[Saved entries]
──────

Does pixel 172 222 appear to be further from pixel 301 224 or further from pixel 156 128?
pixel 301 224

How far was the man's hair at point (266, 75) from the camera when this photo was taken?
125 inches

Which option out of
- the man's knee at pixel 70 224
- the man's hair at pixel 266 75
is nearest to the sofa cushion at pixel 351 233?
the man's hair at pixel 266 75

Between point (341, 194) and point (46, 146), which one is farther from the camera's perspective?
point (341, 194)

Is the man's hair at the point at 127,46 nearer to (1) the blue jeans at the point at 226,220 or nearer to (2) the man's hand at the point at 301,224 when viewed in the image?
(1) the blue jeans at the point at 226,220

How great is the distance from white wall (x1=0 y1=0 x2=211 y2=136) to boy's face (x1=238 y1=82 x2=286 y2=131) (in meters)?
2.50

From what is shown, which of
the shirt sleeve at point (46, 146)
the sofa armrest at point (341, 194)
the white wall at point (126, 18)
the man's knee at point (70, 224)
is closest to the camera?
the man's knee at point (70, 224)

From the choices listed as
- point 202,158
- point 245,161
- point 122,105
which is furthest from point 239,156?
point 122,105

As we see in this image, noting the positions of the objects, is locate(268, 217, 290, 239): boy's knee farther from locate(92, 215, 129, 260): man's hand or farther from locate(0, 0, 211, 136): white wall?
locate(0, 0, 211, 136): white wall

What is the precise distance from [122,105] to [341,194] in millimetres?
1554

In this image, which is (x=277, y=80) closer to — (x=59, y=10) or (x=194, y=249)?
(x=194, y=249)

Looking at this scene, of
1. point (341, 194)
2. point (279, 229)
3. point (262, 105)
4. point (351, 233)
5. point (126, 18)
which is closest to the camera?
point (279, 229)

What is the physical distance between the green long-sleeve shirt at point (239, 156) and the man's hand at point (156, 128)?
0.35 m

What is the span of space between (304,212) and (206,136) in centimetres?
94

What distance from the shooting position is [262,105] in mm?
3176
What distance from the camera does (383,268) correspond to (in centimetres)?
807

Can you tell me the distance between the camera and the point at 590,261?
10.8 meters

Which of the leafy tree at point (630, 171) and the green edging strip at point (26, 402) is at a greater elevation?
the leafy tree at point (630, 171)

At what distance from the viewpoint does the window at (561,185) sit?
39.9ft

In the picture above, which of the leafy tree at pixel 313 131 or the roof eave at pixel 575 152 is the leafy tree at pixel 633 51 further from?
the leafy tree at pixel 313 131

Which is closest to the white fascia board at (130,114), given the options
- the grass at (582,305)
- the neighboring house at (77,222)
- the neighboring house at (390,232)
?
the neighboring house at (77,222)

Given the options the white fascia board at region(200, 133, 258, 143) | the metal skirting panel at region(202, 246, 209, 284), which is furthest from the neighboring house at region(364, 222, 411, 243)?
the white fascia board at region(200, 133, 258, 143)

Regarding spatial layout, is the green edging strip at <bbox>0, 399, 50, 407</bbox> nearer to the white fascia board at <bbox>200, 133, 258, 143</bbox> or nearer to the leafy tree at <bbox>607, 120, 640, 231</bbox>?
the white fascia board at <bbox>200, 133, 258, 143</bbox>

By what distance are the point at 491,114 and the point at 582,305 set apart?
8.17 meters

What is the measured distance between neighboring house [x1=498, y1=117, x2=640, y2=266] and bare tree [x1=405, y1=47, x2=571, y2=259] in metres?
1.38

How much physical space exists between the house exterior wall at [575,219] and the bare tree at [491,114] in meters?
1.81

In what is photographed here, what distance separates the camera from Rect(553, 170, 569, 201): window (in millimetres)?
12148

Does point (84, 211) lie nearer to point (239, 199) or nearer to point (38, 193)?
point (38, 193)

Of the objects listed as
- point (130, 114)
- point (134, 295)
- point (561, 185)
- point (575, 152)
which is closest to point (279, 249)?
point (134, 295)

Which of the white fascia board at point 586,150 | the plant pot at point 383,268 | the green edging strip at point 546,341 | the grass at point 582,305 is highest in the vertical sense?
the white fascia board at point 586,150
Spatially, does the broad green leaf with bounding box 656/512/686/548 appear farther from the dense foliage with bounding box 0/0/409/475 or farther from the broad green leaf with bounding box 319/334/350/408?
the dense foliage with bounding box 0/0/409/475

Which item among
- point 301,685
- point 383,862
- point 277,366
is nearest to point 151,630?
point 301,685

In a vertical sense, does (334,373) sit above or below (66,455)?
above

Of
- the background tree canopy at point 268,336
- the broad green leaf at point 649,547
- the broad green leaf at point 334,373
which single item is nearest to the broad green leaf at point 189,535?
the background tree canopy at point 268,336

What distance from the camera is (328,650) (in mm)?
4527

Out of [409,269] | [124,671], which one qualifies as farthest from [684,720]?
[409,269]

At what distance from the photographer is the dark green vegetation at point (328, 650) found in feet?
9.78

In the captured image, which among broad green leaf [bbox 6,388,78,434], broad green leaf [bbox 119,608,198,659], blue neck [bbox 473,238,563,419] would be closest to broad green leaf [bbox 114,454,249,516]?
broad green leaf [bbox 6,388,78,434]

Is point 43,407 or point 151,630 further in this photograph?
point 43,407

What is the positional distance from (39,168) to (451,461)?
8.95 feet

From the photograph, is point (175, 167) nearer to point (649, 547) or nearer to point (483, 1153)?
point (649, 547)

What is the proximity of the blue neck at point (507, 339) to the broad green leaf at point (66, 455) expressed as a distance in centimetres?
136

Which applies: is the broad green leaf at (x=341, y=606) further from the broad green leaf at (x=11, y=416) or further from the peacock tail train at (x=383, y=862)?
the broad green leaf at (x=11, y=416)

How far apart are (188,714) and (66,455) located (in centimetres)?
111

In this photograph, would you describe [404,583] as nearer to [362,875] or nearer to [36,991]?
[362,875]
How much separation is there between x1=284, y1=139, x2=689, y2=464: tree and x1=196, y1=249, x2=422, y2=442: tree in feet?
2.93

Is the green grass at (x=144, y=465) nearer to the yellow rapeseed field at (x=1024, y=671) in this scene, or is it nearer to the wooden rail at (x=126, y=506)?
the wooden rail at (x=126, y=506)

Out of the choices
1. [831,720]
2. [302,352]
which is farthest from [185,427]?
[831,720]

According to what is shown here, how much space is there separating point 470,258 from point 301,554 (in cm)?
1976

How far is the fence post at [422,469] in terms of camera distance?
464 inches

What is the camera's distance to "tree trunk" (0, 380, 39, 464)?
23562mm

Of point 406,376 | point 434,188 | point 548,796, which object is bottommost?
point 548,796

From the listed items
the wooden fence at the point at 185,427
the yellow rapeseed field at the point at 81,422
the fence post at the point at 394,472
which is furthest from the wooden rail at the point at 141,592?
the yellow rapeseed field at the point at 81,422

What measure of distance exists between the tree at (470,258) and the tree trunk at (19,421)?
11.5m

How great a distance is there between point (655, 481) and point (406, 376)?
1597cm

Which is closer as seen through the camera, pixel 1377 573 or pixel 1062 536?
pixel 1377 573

──────

STATED GOAL: Return the whole listing exactly, with every line included.

ANSWER TO THE TASK:
Does pixel 172 222 appear to be further from pixel 301 224 or further from pixel 156 128?
pixel 301 224

How far was the man's hair at point (266, 75) from the camera when this photo was taken?
125 inches

Which option out of
- the man's knee at pixel 70 224
- the man's hair at pixel 266 75
is nearest to the sofa cushion at pixel 351 233?
the man's hair at pixel 266 75

Between point (341, 194) and point (46, 146), which one is farther from the camera's perspective?
point (341, 194)

Is the man's hair at the point at 127,46 nearer to (1) the blue jeans at the point at 226,220 or nearer to (2) the man's hand at the point at 301,224 when viewed in the image?
(1) the blue jeans at the point at 226,220

How great is the distance from white wall (x1=0 y1=0 x2=211 y2=136) to boy's face (x1=238 y1=82 x2=286 y2=131) (in meters)?
2.50

From what is shown, which of
the shirt sleeve at point (46, 146)
the sofa armrest at point (341, 194)
the white wall at point (126, 18)
the man's knee at point (70, 224)
is closest to the camera?
the man's knee at point (70, 224)

From the choices listed as
- point 202,158
- point 245,161
- point 122,105
which is furthest from point 239,156?
point 122,105

As we see in this image, noting the positions of the objects, is locate(268, 217, 290, 239): boy's knee farther from locate(92, 215, 129, 260): man's hand or farther from locate(0, 0, 211, 136): white wall?
locate(0, 0, 211, 136): white wall

What is the precise distance from [122,105] to [341,194] in millimetres?
1554

In this image, which is (x=277, y=80) closer to — (x=59, y=10) or (x=194, y=249)?
(x=194, y=249)

Looking at this scene, of
1. point (341, 194)
2. point (279, 229)
3. point (262, 105)
4. point (351, 233)
5. point (126, 18)
which is closest to the camera?
point (279, 229)

What is the physical distance between the green long-sleeve shirt at point (239, 156) and the man's hand at point (156, 128)?
0.35 m

What is the span of space between (304,212) and (206,136) in centimetres?
94

What distance from the shooting position is [262,105] in mm?
3176
What distance from the camera does (383,268) correspond to (in centimetres)?
807

Can you tell me the distance between the camera and the point at 590,261?
10.8 meters

Which of the leafy tree at point (630, 171) and the green edging strip at point (26, 402) is at a greater elevation?
the leafy tree at point (630, 171)

At what distance from the viewpoint does the window at (561,185) sit?
39.9ft

In the picture above, which of the leafy tree at pixel 313 131 or the roof eave at pixel 575 152 is the leafy tree at pixel 633 51 further from?
the leafy tree at pixel 313 131

Which is closest to the white fascia board at (130,114), given the options
- the grass at (582,305)
- the neighboring house at (77,222)
- the neighboring house at (390,232)
?
the neighboring house at (77,222)

Given the options the white fascia board at region(200, 133, 258, 143) | the metal skirting panel at region(202, 246, 209, 284), which is furthest from the neighboring house at region(364, 222, 411, 243)?
the white fascia board at region(200, 133, 258, 143)

Regarding spatial layout, is the green edging strip at <bbox>0, 399, 50, 407</bbox> nearer to the white fascia board at <bbox>200, 133, 258, 143</bbox> or nearer to the leafy tree at <bbox>607, 120, 640, 231</bbox>?
the white fascia board at <bbox>200, 133, 258, 143</bbox>

By what distance are the point at 491,114 and the point at 582,305 set apart?
8.17 meters

What is the measured distance between neighboring house [x1=498, y1=117, x2=640, y2=266] and bare tree [x1=405, y1=47, x2=571, y2=259] in metres?
1.38

How much physical space exists between the house exterior wall at [575,219] and the bare tree at [491,114] in meters?
1.81

In what is photographed here, what distance separates the camera from Rect(553, 170, 569, 201): window (in millimetres)?
12148

Does point (84, 211) lie nearer to point (239, 199) or nearer to point (38, 193)?
point (38, 193)

Of the objects listed as
- point (130, 114)
- point (134, 295)
- point (561, 185)
- point (575, 152)
which is closest to point (279, 249)?
point (134, 295)

Which of the white fascia board at point 586,150 | the plant pot at point 383,268 | the green edging strip at point 546,341 | the grass at point 582,305 is highest in the vertical sense?
the white fascia board at point 586,150
Spatially, does the broad green leaf with bounding box 656/512/686/548 appear farther from the dense foliage with bounding box 0/0/409/475 or farther from the broad green leaf with bounding box 319/334/350/408?
the dense foliage with bounding box 0/0/409/475

Which item among
- point 301,685
- point 383,862
- point 277,366
is nearest to point 151,630?
point 301,685

In a vertical sense, does (334,373) sit above or below (66,455)?
above

Of
- the background tree canopy at point 268,336
- the broad green leaf at point 649,547
- the broad green leaf at point 334,373
which single item is nearest to the broad green leaf at point 189,535?
the background tree canopy at point 268,336

What distance from the camera is (328,650) (in mm)?
4527

Out of [409,269] | [124,671], which one qualifies as farthest from [684,720]?
[409,269]

At what distance from the photographer is the dark green vegetation at point (328, 650) found in feet?
9.78

In the captured image, which among broad green leaf [bbox 6,388,78,434], broad green leaf [bbox 119,608,198,659], blue neck [bbox 473,238,563,419] would be closest to broad green leaf [bbox 114,454,249,516]?
broad green leaf [bbox 6,388,78,434]

Is point 43,407 or point 151,630 further in this photograph?
point 43,407

What is the positional distance from (39,168) to (451,461)?
8.95 feet

From the photograph, is point (175, 167) nearer to point (649, 547) or nearer to point (483, 1153)?
point (649, 547)

What is the proximity of the blue neck at point (507, 339) to the broad green leaf at point (66, 455) expressed as a distance in centimetres?
136

Which applies: is the broad green leaf at (x=341, y=606) further from the broad green leaf at (x=11, y=416) or further from the peacock tail train at (x=383, y=862)?
the broad green leaf at (x=11, y=416)

How far apart are (188,714) and (66,455) located (in centimetres)?
111

In this photograph, would you describe [404,583] as nearer to [362,875] or nearer to [36,991]?
[362,875]
How much separation is there between x1=284, y1=139, x2=689, y2=464: tree and x1=196, y1=249, x2=422, y2=442: tree in feet?
2.93

Is the green grass at (x=144, y=465) nearer to the yellow rapeseed field at (x=1024, y=671) in this scene, or is it nearer to the wooden rail at (x=126, y=506)?
the wooden rail at (x=126, y=506)

Out of the choices
1. [831,720]
2. [302,352]
which is farthest from [185,427]?
[831,720]

According to what is shown here, how much space is there separating point 470,258 from point 301,554 (in cm)?
1976

How far is the fence post at [422,469] in terms of camera distance?
464 inches

What is the camera's distance to "tree trunk" (0, 380, 39, 464)?
23562mm

Of point 406,376 | point 434,188 | point 548,796, which object is bottommost?
point 548,796

From the listed items
the wooden fence at the point at 185,427
the yellow rapeseed field at the point at 81,422
the fence post at the point at 394,472
which is furthest from the wooden rail at the point at 141,592?
the yellow rapeseed field at the point at 81,422

What measure of distance exists between the tree at (470,258) and the tree trunk at (19,421)?
11.5m

How great a distance is there between point (655, 481) and point (406, 376)?
1597cm

Which is closer as seen through the camera, pixel 1377 573 or pixel 1062 536?
pixel 1377 573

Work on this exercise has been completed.